Sounds like some strict regulation required. I guess longitudinal bulkheads would help.
Where are the Seafarer's Section of the International Transport Workers' Federation on this?


----------



## George Bis (Mar 8, 2014)

Sounds horrible stuff. What is the stowage factor?


----------



## Ian Lawson (Apr 30, 2017)

Agreed, not pleasant at all. I seem to recall it stows at around 15/17 Cf/Tonne


----------



## John Cassels (Sep 29, 2005)

Or they weren't pumping bilges regularly.


----------



## George Bis (Mar 8, 2014)

In 1978 I was involved with carrying Silver Sand from LochAline in Scotland which was about the same stowage factor. 
Our practice was to trim the cargo when loading to chock it in as best we could and as John sais pump the bilges every watch. We checked the suctions carefully before sailing and it went o.k. 
We also used to load Silver Sand in Norway which was kiln dried and regarded as much more stable.


----------



## kudu (Aug 13, 2008)

Why can't the ore be dried at source?.During the late19th and early 20th centuries local iron ore mined in Cleveland,N Yorks,and destined for the blast furnaces of Middlesbrough,was "roasted" before loading onto rail wagons.This was to get rid of moisture reducing tonnage tarrifs charged by the North Eastern railway. Surely modern technology could do the same thing at a much greater rate,with high risk ores,such as Nickel and Bauxite. The onus would then be on the crew of the vessel to ensure the ore stays dry.


----------



## John Cassels (Sep 29, 2005)

kudu said:


> Why can't the ore be dried at source?.During the late19th and early 20th centuries local iron ore mined in Cleveland,N Yorks,and destined for the blast furnaces of Middlesbrough,was "roasted" before loading onto rail wagons.This was to get rid of moisture reducing tonnage tarrifs charged by the North Eastern railway. Surely modern technology could do the same thing at a much greater rate,with high risk ores,such as Nickel and Bauxite. The onus would then be on the crew of the vessel to ensure the ore stays dry.

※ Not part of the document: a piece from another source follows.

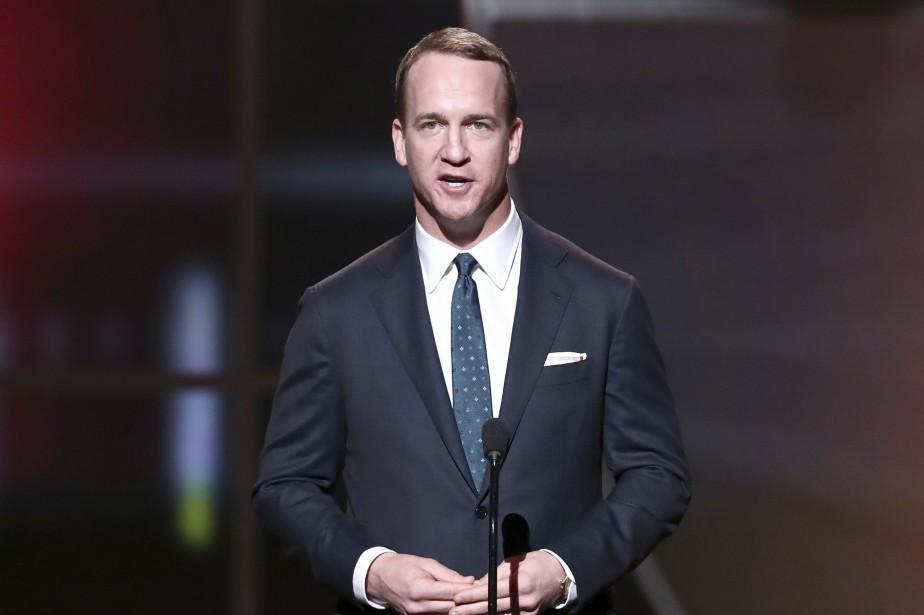 Peyton Manning... (Photo archives AP)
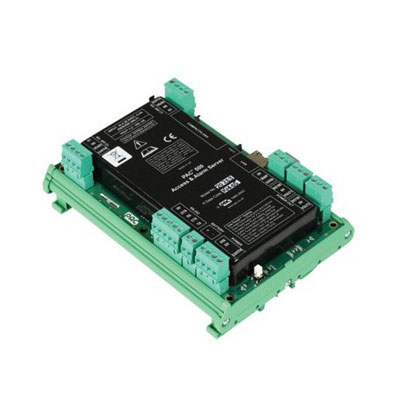 PAC PAC-20233 PAC 500 access and alarm server - DIN rail mount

What do you do when the ore concentrates have been lying on the stockpile for weeks in the rain ?. Apart from having tests carried out ( it's a long time ago and I forget the name of the tests) to determine how liable the ore will be to becoming liquid , the only thing the ship can to is to cover bilge gratings with burlap and sound /pump bilges at least every 24 hours and keep a good record of same.


----------



## Ian Lawson (Apr 30, 2017)

The stockpile quality uncertainty will always be a problem. There are of course tests prescribed by IMSBC to ascertain the propensity for the ore to flow and these tests would be the Flow Table for Moisture Content & Flow Moisture Point and Penetration Test for Flow Moisture Point. Whether or not these tests are readily available at all ports is another question. They should be. The precautions you have given above re covering bilges with burlap is good advice and be standard operating procedure. Pumping of the Bilges should be done continuously if necessary and at least every 12 hours.


----------